Hi I am a Greek citizen married with a Thai citizen in Greece for 4 and a half years. We have 2 children. The marriage conducted in Greece but it is not declared in amber in Thailand. This summer my family and I went for holidays in Thailand in my wife's village and ten days before our return to Greece she dissappear with the children. I return to Greece and in her first contact with me after several days, she blackmail me to send her money in order to let me contact with my children. I want to start the procedures by the Hague treaty to claim my lawfull rights as a father and the return of my children. I want to ask if anybody has faced a similar situation with mine, please contact me because any information such as a lawyer specialize in cases like mine, will be extremely helpfull


----------



## Thai Bigfoot (Aug 29, 2009)

Sorry to hear it. But, your story is all too common. The legal system won't do much for you.
My unofficial advice is to pay what it takes for your children to visit you. And, don''t send them back. I am not a lawyer.


----------



## Omegaman477 (Jan 9, 2019)

Johngreece said:


> Hi I am a Greek citizen married with a Thai citizen in Greece for 4 and a half years. We have 2 children. The marriage conducted in Greece but it is not declared in amber in Thailand. This summer my family and I went for holidays in Thailand in my wife's village and ten days before our return to Greece she dissappear with the children. I return to Greece and in her first contact with me after several days, she blackmail me to send her money in order to let me contact with my children. I want to start the procedures by the Hague treaty to claim my lawfull rights as a father and the return of my children. I want to ask if anybody has faced a similar situation with mine, please contact me because any information such as a lawyer specialize in cases like mine, will be extremely helpfull


With all things in Thailand, a quick cash settlement is always best. But make sure she sign a Por Kor 14 form giving you sole custody.

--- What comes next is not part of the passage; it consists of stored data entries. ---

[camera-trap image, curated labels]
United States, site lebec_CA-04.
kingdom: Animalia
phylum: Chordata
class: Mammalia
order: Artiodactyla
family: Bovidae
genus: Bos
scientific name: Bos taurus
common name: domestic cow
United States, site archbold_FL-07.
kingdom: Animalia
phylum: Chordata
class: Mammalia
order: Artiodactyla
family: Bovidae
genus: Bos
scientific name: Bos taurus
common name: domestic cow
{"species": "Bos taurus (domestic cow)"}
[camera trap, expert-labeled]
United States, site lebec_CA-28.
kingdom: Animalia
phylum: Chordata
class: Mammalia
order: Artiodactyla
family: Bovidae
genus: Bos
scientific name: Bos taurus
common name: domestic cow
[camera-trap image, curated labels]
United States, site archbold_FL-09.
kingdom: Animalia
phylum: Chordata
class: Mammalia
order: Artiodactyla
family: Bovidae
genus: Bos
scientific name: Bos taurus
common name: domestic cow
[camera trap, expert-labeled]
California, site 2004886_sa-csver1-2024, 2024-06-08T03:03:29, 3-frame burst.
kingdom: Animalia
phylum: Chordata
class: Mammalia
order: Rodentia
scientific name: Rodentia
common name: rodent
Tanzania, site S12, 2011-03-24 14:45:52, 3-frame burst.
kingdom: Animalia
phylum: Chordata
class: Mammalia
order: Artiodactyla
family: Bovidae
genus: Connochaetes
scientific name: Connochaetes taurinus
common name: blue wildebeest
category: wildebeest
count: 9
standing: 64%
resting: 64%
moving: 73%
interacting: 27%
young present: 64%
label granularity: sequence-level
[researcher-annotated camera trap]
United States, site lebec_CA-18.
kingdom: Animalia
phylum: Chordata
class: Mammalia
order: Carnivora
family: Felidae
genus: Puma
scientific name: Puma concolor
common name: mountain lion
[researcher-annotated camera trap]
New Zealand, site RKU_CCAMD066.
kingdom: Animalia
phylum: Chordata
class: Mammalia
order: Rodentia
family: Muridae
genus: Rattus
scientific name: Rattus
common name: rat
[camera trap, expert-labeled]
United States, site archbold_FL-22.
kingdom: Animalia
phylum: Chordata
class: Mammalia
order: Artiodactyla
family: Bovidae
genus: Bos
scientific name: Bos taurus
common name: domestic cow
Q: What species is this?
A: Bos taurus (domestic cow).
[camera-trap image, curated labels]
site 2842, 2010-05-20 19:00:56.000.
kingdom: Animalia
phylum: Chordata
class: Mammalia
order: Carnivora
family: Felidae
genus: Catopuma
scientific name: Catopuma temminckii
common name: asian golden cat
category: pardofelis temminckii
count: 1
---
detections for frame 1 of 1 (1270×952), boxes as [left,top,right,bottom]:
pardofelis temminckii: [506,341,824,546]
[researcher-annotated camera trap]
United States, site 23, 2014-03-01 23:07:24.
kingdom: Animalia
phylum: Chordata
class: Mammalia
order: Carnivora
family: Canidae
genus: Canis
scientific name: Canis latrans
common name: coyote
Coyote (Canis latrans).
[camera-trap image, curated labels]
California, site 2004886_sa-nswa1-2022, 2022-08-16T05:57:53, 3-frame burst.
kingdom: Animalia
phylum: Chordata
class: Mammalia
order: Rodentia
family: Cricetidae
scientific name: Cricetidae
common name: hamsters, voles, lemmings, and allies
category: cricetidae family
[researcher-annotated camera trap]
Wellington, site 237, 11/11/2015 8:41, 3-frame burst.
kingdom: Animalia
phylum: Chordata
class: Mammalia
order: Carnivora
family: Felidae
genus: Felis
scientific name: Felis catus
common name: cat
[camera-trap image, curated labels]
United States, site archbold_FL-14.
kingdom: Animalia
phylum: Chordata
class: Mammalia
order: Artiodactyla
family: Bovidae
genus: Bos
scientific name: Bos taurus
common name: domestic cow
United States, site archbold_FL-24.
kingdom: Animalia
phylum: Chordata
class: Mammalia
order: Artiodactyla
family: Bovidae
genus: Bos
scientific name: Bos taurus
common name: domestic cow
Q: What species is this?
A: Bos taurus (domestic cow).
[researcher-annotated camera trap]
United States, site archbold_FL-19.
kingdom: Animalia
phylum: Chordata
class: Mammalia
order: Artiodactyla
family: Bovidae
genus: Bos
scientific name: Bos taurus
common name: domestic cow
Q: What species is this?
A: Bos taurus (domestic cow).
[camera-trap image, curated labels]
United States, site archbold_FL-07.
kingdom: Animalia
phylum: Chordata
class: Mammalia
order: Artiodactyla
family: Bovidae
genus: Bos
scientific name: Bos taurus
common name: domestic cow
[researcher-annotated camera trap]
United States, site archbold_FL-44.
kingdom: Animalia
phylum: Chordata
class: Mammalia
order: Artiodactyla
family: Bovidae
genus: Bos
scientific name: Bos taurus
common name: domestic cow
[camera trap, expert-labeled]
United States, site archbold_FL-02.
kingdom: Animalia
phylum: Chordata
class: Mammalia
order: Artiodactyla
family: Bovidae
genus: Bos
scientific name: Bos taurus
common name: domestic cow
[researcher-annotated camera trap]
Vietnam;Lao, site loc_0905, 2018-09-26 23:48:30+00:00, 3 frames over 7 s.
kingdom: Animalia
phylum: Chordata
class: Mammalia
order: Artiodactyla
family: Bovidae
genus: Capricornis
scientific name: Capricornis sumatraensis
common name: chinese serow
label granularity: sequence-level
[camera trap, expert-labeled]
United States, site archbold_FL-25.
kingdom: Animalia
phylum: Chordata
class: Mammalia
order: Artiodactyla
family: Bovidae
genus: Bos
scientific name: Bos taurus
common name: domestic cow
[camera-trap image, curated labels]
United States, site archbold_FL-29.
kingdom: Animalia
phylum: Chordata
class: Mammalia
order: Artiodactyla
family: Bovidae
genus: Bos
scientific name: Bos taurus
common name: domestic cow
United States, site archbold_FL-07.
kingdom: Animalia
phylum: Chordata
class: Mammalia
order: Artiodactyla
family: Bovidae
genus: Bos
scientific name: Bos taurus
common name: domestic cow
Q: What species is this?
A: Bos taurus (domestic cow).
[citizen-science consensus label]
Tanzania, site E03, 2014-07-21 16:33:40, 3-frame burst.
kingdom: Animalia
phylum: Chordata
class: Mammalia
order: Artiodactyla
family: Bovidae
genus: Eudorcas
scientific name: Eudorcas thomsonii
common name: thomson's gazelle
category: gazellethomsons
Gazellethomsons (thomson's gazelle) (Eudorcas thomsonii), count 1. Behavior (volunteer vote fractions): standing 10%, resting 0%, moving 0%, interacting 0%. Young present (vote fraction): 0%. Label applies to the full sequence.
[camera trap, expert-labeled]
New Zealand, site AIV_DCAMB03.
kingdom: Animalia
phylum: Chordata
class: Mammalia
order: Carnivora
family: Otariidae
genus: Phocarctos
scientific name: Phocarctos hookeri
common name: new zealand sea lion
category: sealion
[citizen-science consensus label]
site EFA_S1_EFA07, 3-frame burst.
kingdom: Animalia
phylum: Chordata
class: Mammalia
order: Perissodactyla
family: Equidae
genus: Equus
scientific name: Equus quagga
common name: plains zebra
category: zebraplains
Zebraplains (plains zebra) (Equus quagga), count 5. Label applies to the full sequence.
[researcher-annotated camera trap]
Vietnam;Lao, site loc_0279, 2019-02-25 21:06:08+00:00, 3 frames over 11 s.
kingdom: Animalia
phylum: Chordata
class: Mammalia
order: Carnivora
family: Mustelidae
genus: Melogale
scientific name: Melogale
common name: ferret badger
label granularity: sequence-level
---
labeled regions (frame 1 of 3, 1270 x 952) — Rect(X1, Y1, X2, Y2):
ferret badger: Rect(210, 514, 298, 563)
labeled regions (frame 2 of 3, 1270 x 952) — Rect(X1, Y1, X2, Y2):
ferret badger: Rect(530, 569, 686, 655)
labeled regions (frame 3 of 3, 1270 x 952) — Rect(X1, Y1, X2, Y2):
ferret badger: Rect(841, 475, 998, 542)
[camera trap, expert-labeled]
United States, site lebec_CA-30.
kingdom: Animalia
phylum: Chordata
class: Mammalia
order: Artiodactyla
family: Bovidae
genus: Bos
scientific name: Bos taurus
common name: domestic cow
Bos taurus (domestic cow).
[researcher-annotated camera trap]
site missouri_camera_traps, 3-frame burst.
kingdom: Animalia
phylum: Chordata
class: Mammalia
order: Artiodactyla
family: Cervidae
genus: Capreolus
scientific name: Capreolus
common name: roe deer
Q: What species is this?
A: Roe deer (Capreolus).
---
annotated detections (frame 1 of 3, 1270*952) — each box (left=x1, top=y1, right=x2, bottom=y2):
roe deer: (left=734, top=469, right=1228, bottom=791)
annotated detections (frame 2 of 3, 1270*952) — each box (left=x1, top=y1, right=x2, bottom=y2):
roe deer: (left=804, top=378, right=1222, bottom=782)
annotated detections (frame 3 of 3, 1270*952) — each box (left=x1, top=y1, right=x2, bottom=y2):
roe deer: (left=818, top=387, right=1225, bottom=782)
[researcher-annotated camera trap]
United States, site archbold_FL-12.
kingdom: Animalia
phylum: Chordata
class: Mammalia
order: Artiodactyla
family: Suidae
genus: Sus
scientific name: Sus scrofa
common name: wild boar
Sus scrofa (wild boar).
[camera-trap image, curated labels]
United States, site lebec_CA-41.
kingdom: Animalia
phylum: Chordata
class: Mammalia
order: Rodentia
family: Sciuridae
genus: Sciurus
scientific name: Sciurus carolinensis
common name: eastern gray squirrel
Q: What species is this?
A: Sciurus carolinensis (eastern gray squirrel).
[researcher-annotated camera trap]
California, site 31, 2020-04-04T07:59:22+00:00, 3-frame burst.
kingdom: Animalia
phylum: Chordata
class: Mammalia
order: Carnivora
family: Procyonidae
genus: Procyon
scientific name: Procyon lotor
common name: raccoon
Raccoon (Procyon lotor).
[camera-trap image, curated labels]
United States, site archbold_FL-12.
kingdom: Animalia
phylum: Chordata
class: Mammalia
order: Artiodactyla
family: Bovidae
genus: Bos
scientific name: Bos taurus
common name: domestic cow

For the the Hague Convention on the Civil Aspects of International Child Abduction (aka HCCICA) to apply, you must establish to the Greek Authorities, that the kids in question Normally live in Greece. This is what they refer to as their Natural Home. This being the case, the Greek Authorities will petition the Thai Authorities to have the children returned to Greece, and there, the custody hearing will take place. Depending on the outcome of that custody hearing the Greek courts will decide who has custody, and therefore who makes the decisions on the kids country of residence.

This is serious stuff, and needs to be handled properly by experts. I suspect that in Greece you will find a Government Agency that will manage your case. You can not do this alone. You must have the support of the Greek Government.


----------